**Required tasks**:
A. According to the Savannah piracy trial text, which court tried the case of the United States against the Miramon and the Havana?
B. Shorten the paragraph beginning "Besides, this knowledge of facts" from the Savannah piracy trial text into a bulleted list, keeping its main facts.
C. Pick up the Savannah piracy trial text after its final sentence and continue it.

**Page text**:
● ● ● ● ● ● ●
Trial of the Officers and Crew of the Privateer Savannah, on the Charge of Piracy, in the United States Circuit Court for the Southern District of New York

Part 23

Chapter 233,987 wordsPublic domain

Besides, this knowledge of facts enters a good deal into the theory of intent. So much has been said about the piratical intent, that I can pass this by in silence. But, with reference to the theory that foreigners are to be taken as ignorant of facts, I will give an illustration that was suggested to me this morning by an incident which occurred on my way to the Court. A little boy in the street handed to me a card of advertisement which had all the appearance of a bank note. Now, I remembered at the moment that about three years ago the Legislature of South Carolina passed a law making the issuing and publication of such advertisements--such business cards--an offence, punishable, if I am not mistaken, both by fine and imprisonment. Now suppose that the great American showman at the corner of Ann and Broadway should carry his "What is it" or Hippopotamus down to Charleston, and issue such an advertisement, and he should be brought before the Court of South Carolina; would it not be unjust, as the offence is not _malum in se_, to find him guilty? Certainly it would be; and, according to the same theory, I cannot imagine, by any possible process of reasoning, that these prisoners should be deemed guilty under an indictment, when the law was entirely foreign to them. They may justly say, as they might have known, and did perhaps know, that our country, too, holds to this simple doctrine: "Let us have fair play." So when certain provinces rose up in revolt against the parent or original Government, to conquer, as it were, their independence, this country maintained a state of neutrality, and granted to both parties belligerent rights. Many such cases have been cited; but the most striking one, I am astonished, has not been cited. I will refer to it now. It is the case of the United States against the Miramon and the Havana, tried before the District Court of New Orleans. These two steamers were commissioned vessels, belonging to an authority not only not recognized by the Government of the United States, but opposed to the Government which had been recognized by ours. They were commissioned ships of General Miramon, and were seized and libeled; yet they were released. Perhaps it would have been better for us if they had not been released, because they have since given us some trouble--one of them (the Havana) having been converted into the ubiquitous Sumter, which is rather a terror to our mercantile marine.
● ● ● ● ● ● ●
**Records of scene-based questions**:
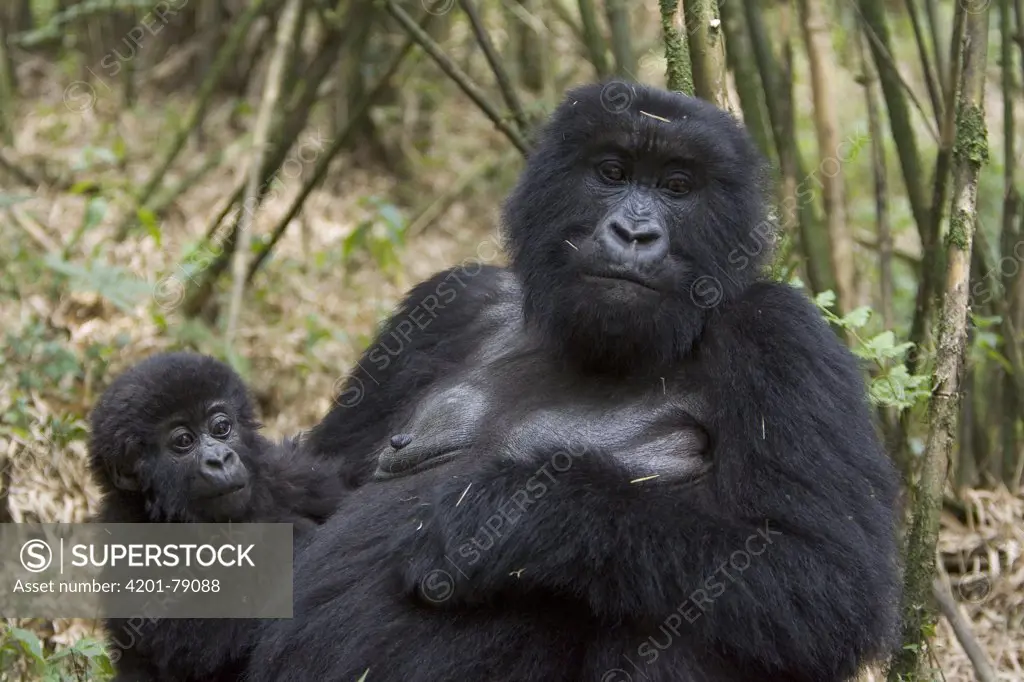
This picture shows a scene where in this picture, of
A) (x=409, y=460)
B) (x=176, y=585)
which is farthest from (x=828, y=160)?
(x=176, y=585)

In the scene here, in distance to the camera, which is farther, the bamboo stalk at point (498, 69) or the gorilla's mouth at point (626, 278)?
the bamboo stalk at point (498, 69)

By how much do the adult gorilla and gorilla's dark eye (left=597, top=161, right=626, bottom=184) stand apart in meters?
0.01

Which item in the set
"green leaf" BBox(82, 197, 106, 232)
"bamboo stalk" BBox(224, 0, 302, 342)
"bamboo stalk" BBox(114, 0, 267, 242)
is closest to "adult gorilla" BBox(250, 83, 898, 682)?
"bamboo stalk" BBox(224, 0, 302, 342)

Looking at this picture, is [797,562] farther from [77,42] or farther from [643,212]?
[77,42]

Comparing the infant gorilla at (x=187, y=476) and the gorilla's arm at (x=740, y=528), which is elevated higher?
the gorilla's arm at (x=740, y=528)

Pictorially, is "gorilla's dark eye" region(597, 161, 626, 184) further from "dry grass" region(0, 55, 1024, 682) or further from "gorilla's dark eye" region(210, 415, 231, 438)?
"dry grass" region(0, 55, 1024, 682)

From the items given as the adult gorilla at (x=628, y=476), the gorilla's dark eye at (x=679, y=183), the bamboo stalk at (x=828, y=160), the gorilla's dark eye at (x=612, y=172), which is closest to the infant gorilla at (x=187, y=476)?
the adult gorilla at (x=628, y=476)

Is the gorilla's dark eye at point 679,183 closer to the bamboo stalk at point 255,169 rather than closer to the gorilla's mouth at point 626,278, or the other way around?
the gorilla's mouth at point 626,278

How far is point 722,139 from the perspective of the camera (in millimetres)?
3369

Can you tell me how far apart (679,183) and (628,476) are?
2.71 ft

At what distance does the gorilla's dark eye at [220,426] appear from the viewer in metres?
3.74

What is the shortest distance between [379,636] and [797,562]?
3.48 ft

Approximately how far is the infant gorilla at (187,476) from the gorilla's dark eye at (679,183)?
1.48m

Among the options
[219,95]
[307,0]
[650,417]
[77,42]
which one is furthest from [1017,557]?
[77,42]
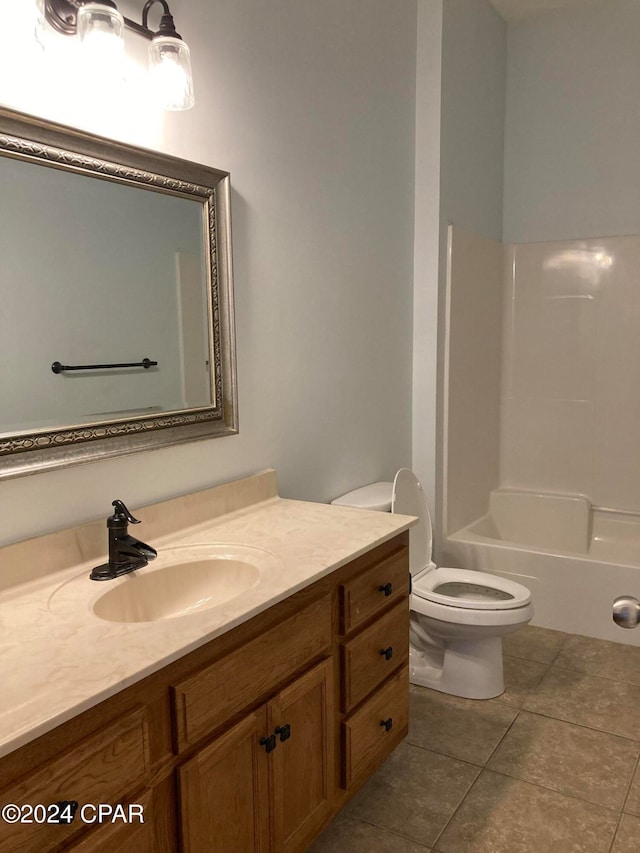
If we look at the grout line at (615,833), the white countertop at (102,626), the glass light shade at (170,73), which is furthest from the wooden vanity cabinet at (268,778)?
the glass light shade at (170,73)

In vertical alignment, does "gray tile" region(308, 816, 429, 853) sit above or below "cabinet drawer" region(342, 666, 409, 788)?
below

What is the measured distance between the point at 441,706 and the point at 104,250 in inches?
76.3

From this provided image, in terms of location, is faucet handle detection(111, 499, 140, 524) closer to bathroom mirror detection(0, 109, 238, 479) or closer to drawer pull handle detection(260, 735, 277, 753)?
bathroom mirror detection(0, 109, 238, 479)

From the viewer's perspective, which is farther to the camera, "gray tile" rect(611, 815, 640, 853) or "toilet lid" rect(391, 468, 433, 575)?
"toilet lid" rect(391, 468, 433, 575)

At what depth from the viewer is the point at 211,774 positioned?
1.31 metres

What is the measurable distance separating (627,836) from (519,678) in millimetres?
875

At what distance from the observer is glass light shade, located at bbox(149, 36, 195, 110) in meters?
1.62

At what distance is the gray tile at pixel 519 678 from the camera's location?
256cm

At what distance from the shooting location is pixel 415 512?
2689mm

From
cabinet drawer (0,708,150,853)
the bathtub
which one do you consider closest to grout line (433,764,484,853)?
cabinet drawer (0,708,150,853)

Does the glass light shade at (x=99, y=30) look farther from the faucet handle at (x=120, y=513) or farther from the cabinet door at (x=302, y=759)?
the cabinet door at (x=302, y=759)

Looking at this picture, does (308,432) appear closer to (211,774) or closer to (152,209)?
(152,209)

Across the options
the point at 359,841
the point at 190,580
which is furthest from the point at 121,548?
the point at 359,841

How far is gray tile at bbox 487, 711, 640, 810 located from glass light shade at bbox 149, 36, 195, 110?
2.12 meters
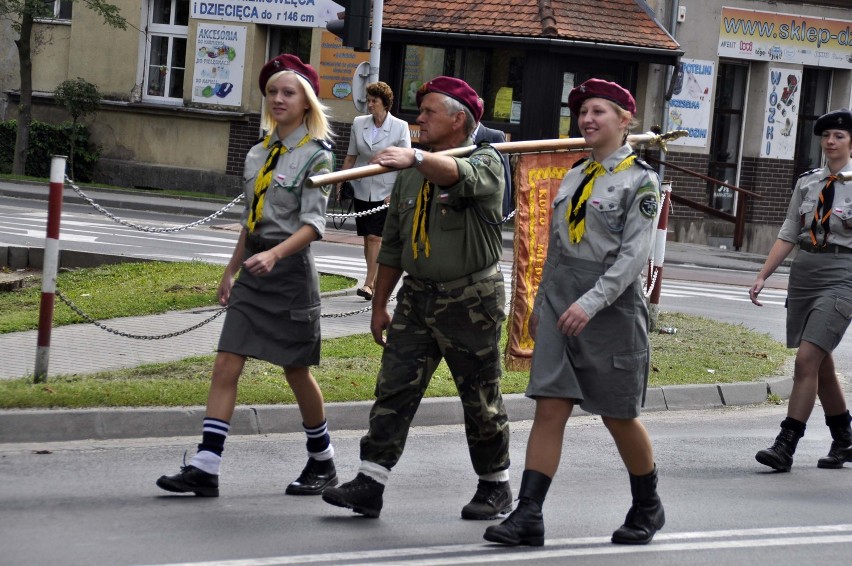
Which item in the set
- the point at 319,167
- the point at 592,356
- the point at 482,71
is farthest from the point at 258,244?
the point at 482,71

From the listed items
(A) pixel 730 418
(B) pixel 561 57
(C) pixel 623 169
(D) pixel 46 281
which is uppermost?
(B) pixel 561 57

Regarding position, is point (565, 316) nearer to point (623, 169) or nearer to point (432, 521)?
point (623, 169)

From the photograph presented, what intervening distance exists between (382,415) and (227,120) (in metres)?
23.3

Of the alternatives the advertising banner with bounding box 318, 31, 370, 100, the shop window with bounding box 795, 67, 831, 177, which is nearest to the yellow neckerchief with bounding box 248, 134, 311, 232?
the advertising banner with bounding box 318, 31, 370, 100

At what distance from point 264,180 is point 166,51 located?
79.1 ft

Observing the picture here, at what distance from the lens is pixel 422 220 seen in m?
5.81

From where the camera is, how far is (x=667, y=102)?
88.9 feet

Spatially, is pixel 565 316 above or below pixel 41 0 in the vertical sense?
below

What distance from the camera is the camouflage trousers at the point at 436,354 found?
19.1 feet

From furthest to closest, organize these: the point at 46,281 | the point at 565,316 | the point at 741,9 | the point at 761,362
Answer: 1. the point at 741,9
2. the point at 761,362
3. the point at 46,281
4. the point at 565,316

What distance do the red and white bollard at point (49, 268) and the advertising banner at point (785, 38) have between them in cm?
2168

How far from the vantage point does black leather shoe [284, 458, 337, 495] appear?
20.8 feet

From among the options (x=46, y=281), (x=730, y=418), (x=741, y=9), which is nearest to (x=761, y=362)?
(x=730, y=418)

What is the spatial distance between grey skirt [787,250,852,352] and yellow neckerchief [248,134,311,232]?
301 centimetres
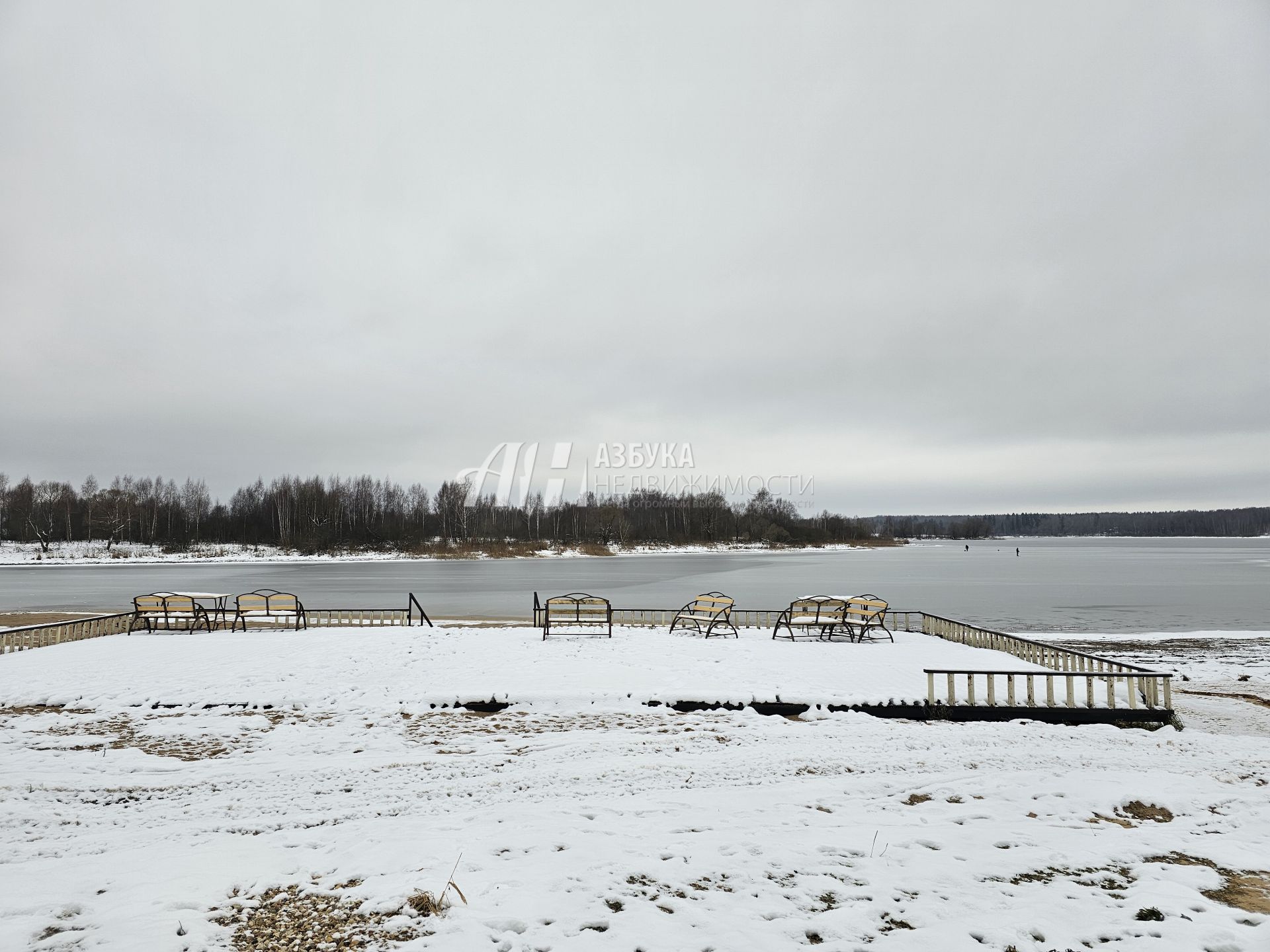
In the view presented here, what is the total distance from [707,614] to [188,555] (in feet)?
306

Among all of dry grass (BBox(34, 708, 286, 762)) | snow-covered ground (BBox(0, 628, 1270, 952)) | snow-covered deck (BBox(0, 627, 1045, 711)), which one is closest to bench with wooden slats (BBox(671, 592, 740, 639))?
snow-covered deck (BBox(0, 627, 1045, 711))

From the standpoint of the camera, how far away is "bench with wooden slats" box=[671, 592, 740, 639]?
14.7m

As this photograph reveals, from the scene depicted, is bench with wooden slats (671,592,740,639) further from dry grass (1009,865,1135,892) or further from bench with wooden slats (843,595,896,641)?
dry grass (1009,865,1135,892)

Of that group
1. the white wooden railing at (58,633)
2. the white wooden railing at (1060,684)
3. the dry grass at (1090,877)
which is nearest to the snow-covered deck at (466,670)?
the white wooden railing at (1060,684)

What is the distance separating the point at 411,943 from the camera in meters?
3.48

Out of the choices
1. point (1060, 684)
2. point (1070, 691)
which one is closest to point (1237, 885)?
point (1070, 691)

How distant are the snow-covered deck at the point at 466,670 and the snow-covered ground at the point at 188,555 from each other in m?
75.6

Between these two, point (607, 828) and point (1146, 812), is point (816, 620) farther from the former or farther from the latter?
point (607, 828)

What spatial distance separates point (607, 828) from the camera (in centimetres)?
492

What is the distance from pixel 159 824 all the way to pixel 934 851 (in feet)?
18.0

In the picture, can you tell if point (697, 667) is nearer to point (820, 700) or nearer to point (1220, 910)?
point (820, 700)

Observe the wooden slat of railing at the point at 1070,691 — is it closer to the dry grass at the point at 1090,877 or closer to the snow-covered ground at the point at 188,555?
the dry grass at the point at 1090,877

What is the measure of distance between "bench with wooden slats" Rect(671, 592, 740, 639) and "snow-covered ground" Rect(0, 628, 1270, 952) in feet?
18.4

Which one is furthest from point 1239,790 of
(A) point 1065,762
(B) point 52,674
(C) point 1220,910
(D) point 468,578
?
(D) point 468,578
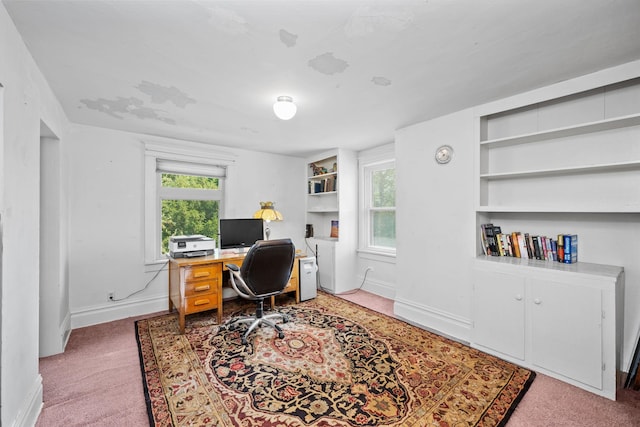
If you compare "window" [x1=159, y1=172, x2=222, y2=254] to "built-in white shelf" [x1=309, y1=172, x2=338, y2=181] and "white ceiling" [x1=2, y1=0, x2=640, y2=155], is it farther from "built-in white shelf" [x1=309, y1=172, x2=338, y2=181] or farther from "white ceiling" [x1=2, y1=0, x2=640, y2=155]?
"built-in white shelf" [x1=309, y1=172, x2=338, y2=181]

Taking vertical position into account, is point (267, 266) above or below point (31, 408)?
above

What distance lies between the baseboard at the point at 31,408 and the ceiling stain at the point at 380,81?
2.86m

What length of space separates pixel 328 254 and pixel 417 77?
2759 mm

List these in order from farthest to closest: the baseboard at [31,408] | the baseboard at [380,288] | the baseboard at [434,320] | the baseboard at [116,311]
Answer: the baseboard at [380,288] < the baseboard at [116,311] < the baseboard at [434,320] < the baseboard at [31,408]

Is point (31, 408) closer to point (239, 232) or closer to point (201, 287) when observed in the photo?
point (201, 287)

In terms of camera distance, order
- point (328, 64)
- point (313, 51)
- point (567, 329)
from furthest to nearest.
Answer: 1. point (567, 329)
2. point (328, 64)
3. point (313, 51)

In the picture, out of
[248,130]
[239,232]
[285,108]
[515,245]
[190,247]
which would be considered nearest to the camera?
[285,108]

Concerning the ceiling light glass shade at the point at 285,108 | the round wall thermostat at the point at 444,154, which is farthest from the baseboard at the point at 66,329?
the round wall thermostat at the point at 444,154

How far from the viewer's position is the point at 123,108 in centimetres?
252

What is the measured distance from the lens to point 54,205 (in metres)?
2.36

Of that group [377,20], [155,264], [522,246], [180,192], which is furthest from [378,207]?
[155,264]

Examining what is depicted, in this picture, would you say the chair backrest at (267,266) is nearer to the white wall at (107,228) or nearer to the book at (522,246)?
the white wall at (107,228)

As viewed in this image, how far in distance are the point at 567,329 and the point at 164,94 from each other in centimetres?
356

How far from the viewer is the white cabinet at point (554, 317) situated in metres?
● ● ● ● ● ● ●
**Written responses**:
A. The District Court of New Orleans.

B.
- Knowledge of facts bears heavily on the question of intent; piratical intent has already been discussed enough to pass over.
- On the theory that foreigners should be taken as ignorant of facts: on the way to court, a boy handed the speaker an advertising card that looked like a bank note.
- About three years earlier, South Carolina had made issuing such cards an offense, punishable (the speaker believes) by fine and imprisonment.
- If the showman at Ann and Broadway issued one in Charleston, convicting him would be unjust, since the offense is not _malum in se_. By the same reasoning, the prisoners should not be found guilty under a law entirely foreign to them.
- The United States holds to "fair play." When provinces revolted against their original government, it stayed neutral and granted both sides belligerent rights.
- The most striking case, not yet cited, is the United States against the Miramon and the Havana, tried in the District Court of New Orleans. The two steamers had been commissioned by General Miramon, an authority the United States did not recognize and which opposed the government it did recognize. They were seized and libeled but released.
- The Havana later became the Sumter, a terror to American merchant shipping.

C.
I will not further trespass upon your honors' time, but will immediately read my proposition. That proposition is, that, "As to the defendants who are shown to have been citizens of foreign States at the date of the alleged offence, the law is, that they cannot be found guilty of piracy under the present indictment, which includes only piracy by municipal law--the ignorance of which, as to foreigners, is not _ignorantia legis_, but _ignorantia facti_. Therefore the defendant Clarke, and the other foreigners, should be acquitted."

Before, however, I close my few remarks, I must, in justice to my immediate client, William Charles Clarke, add another observation. I have, by submitting to your honors the proposition, separated, as it were, his case and that of the other foreigners from the rest of the prisoners. I did so on my own responsibility; for he let me understand that he did not wish to see his case separated from the others. He expressed that sentiment to me in a very forcible German proverb. It was, "_Mitgegangen, mitgefangen, mitgehangen_!"[3] Yet I thought it incumbent on me, as his counsel, to urge all those circumstances that might be beneficial to him and to those in the same position,--trusting that the unity and identity of the fate of all thus severed by me may be restored in this wise: that the case of these foreigners may be made also the case of the four citizens, both by the ruling of your honors and the verdict of general acquittal of the Jury.

[3] "Gone along, caught along, hanged along."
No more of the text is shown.